Sterile fungus and Cladosporium herbarum grew more slowly than all the other fungi. The present work gives a general impression of how a range of fungal colonies from maize grown soil interact with each other and their potential competitiveness. There are many reports that note the interaction between fungi (Rheeder et al., 1990; Chiarini et al., 1998; Hussein et al., 2002). The enhanced competitiveness due to metabolite production in agar medium needs to be treated with caution as in grain substrates the production patterns and role may be very different (Magan and Lacey, 1985; Marin et al., 1998).
Marin et al. (1998) reported some Aspergillus species were able to inhibit the growth of some Fusarium species. In conrast, the dominance of Fusarium and Trichoderma species could be predominantly due to their ability to grow rapidly and invasively. Although the Pencillium species are known to export antifungal metabolites they did not have high levels under tested conditions and grew significantly more slowly than the Trichoderma, Fusarium and Aspergillus spp.
Wicklow et al. (1988) indicated that common fungal colonists of maize kernels interfere with the ability of A. flavus to infect preharvest maize; F. moniliforme was particularly effective in inhibiting kernel infection by A. flavus. The study of fungal interactions has attracted much interest due to the fact that mycotoxin production by toxigenic species which are present in stored grain can be both enhanced or inhibited by the other species which are colonizing the grain.
Wicklow et al. (1988) showed how aflatoxin production by A. flavus was stimulated by Bacillus amyloliquefacins and Hyphopichia burtonii when growing together on irradiated maize and rice grains under certain environmental conditions.
The enzymic activity tests gave more encouraging results in respect of differentiating fungal species. All cultures tested showed different level of cellulase and chitinase activity and only four (Penicillium solitum, Cladosporium herbarum, Curvularia lunata and Penicillium verrucosum) showed no reducing ability.

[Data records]
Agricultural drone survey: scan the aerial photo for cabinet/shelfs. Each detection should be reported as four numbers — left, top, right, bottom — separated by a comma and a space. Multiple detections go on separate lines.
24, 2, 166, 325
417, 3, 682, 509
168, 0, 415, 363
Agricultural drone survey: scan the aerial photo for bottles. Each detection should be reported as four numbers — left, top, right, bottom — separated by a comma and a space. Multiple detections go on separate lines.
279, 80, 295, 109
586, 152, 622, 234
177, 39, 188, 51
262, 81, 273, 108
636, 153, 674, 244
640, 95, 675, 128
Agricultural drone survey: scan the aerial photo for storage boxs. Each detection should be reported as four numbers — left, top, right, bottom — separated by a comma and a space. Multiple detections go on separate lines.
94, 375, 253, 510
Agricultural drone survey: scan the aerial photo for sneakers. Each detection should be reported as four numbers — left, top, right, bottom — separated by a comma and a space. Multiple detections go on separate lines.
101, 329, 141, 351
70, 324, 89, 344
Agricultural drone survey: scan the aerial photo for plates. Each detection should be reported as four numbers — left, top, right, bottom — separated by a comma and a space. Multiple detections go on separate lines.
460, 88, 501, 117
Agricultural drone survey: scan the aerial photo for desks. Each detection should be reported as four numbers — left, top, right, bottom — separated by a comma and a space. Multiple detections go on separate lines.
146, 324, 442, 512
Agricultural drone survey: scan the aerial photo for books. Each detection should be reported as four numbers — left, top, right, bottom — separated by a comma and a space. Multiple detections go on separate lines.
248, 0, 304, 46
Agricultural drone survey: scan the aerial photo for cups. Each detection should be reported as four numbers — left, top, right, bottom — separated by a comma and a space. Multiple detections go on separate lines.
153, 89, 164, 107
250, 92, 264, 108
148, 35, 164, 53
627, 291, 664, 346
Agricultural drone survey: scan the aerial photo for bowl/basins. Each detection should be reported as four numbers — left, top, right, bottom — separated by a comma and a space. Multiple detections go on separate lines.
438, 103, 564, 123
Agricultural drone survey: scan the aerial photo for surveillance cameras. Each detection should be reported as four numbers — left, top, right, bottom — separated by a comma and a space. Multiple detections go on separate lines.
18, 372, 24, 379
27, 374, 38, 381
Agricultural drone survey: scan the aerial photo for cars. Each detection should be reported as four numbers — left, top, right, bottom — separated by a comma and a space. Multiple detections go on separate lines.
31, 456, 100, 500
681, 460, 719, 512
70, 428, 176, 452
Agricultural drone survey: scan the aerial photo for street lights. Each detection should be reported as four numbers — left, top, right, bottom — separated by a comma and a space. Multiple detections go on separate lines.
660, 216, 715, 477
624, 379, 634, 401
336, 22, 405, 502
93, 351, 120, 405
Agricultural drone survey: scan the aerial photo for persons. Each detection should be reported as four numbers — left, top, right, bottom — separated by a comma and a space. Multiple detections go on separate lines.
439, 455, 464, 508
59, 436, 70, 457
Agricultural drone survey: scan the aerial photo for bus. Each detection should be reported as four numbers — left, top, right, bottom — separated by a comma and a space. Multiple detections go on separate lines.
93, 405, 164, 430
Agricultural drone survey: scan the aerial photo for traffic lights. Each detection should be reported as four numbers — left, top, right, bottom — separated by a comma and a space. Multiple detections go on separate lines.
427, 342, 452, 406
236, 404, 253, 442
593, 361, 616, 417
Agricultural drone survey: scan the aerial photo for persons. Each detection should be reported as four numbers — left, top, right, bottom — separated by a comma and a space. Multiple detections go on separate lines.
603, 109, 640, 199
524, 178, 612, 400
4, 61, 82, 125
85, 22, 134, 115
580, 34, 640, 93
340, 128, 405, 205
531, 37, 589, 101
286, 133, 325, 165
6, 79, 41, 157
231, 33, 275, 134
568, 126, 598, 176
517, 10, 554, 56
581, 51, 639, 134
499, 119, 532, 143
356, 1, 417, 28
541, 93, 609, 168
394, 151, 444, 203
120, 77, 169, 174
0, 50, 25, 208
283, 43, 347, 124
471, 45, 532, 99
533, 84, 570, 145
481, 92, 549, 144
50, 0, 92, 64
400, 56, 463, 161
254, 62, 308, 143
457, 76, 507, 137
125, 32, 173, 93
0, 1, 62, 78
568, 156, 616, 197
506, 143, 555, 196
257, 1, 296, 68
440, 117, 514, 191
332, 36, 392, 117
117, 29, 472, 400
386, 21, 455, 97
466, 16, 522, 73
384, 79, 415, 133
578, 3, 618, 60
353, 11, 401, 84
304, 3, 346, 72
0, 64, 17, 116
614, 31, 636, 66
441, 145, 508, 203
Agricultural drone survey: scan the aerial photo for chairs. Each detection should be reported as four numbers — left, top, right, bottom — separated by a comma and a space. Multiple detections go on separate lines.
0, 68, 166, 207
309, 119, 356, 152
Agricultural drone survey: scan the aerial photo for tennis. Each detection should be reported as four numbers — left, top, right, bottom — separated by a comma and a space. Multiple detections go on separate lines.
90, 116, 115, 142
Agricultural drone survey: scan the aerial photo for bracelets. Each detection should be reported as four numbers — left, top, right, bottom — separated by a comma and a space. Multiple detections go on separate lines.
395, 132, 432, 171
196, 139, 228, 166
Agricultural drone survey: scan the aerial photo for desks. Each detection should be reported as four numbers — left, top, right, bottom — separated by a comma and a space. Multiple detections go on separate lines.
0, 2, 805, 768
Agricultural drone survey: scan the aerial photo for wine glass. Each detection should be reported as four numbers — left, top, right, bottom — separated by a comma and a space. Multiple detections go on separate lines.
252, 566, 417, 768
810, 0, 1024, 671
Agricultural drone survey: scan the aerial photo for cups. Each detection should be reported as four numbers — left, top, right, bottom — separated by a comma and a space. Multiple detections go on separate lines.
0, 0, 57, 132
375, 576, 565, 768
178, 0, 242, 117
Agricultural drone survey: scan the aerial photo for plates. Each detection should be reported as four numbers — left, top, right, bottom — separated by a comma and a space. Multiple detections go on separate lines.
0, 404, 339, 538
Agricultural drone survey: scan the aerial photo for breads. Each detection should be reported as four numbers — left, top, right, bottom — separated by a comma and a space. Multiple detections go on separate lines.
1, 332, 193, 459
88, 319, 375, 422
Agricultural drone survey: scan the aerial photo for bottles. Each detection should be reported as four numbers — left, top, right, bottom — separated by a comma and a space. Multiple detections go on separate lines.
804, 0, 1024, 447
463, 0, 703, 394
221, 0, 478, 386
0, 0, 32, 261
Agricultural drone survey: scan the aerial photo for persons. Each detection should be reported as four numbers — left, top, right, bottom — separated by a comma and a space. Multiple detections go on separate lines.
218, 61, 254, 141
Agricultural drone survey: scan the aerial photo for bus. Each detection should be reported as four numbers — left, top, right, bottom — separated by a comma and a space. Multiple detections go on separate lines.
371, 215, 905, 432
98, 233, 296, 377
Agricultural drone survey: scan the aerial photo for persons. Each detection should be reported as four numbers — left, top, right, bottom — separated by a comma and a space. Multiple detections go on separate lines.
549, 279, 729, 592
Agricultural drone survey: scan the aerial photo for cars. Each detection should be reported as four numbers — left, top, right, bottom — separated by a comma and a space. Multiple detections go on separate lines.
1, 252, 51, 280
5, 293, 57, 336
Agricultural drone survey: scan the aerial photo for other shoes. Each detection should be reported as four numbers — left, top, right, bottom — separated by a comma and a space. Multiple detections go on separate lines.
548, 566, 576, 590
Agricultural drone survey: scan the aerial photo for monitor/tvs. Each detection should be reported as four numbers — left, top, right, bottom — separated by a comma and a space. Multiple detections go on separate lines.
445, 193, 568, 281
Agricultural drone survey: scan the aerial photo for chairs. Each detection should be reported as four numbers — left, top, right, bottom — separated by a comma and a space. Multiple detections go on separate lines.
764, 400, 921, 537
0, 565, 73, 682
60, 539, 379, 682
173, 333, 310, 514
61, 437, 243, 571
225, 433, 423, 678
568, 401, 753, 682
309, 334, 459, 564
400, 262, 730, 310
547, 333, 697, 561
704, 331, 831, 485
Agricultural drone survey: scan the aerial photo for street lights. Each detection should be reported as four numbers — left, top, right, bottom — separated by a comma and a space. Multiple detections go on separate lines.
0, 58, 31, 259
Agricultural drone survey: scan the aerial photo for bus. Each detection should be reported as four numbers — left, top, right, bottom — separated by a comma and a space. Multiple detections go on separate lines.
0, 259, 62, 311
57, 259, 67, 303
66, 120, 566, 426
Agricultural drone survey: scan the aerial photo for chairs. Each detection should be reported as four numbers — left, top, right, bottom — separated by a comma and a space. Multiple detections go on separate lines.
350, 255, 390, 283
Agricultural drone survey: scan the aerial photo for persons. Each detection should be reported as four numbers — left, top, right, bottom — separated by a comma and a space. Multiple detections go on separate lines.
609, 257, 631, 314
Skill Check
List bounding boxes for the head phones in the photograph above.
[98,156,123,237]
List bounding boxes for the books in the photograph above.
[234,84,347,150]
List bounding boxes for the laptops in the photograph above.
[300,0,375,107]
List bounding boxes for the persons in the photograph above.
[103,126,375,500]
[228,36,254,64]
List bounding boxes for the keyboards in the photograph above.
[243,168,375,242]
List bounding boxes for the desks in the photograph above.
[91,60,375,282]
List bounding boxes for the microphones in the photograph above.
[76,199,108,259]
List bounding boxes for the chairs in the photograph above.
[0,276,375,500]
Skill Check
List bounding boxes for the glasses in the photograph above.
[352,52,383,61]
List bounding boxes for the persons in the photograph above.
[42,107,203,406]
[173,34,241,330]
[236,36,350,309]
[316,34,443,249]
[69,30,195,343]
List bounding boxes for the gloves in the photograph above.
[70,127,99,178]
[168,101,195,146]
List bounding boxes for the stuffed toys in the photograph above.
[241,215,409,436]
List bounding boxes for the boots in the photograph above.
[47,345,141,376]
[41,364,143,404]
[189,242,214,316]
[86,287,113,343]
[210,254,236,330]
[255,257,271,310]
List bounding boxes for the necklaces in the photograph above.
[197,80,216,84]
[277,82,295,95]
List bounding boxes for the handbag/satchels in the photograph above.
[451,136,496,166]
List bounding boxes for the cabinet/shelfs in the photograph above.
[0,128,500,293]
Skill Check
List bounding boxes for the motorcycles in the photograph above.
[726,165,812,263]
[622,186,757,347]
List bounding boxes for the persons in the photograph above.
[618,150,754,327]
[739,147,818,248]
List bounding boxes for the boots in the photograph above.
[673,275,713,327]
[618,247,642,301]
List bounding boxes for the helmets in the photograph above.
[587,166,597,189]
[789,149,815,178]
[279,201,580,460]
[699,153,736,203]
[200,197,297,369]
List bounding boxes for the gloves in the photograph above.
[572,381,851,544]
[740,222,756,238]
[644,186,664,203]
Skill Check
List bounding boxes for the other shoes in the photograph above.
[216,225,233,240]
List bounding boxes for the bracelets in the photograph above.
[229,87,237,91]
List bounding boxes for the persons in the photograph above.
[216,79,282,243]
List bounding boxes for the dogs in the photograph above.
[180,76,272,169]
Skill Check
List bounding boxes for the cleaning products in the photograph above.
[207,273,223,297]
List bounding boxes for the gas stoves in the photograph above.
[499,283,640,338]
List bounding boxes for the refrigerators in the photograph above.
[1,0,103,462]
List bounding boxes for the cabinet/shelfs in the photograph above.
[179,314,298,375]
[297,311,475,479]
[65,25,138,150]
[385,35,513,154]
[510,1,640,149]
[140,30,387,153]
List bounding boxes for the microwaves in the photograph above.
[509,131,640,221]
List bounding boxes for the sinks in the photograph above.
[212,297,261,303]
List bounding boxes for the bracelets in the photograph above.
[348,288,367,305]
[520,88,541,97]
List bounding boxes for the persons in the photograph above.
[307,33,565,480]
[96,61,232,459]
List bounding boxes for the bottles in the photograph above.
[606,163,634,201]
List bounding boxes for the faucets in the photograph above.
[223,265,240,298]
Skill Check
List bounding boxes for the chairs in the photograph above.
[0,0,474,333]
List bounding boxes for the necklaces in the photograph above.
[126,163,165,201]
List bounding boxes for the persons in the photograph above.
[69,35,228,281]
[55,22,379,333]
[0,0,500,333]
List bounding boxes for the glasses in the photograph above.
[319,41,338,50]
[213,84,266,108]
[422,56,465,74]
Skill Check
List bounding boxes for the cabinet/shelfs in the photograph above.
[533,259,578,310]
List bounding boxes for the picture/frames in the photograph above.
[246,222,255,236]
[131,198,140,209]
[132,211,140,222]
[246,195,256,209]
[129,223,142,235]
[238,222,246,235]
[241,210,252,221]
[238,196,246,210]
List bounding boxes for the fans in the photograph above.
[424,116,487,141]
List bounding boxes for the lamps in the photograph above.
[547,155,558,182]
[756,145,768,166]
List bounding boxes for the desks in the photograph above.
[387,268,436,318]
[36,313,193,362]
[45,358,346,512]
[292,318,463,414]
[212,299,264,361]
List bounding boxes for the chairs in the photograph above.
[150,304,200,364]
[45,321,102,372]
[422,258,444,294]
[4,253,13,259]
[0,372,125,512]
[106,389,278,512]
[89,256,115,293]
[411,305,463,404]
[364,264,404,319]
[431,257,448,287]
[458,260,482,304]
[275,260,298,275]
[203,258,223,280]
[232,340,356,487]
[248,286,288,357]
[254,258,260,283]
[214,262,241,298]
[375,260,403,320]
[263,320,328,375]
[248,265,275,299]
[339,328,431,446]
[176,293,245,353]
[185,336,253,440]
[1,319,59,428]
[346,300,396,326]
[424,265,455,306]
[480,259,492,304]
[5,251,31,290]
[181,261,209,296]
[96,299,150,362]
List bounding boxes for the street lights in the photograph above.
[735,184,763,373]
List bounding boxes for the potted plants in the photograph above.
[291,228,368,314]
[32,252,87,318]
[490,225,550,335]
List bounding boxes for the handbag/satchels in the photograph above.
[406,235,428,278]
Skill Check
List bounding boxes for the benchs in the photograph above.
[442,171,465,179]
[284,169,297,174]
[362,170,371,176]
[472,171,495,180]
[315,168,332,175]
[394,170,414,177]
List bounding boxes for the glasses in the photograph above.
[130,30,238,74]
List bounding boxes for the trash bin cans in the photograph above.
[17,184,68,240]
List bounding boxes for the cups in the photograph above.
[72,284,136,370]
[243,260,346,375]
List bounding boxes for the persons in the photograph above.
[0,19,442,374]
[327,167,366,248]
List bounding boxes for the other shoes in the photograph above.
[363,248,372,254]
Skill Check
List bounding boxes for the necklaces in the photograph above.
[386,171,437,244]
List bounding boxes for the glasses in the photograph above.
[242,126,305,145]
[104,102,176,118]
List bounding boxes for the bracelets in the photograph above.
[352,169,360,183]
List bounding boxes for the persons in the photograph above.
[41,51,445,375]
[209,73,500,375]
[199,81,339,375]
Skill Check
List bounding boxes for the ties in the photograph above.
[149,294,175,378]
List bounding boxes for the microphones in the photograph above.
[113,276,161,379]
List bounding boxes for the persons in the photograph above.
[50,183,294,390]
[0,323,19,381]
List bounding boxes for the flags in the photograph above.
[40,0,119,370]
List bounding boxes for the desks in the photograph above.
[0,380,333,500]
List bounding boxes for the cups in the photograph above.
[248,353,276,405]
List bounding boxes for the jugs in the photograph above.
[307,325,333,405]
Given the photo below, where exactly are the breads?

◆ **Assigned task 1**:
In the passage on fungal interactions, which fungus was particularly effective in inhibiting kernel infection by A. flavus?
◆ **Assigned task 2**:
Please copy the passage on fungal interactions word for word, everything from "Wicklow et al. (1988) indicated" down to "certain environmental conditions.".
Use only the passage on fungal interactions.

◆ **Task output 1**:
F. moniliforme.

◆ **Task output 2**:
Wicklow et al. (1988) indicated that common fungal colonists of maize kernels interfere with the ability of A. flavus to infect preharvest maize; F. moniliforme was particularly effective in inhibiting kernel infection by A. flavus. The study of fungal interactions has attracted much interest due to the fact that mycotoxin production by toxigenic species which are present in stored grain can be both enhanced or inhibited by the other species which are colonizing the grain.
Wicklow et al. (1988) showed how aflatoxin production by A. flavus was stimulated by Bacillus amyloliquefacins and Hyphopichia burtonii when growing together on irradiated maize and rice grains under certain environmental conditions.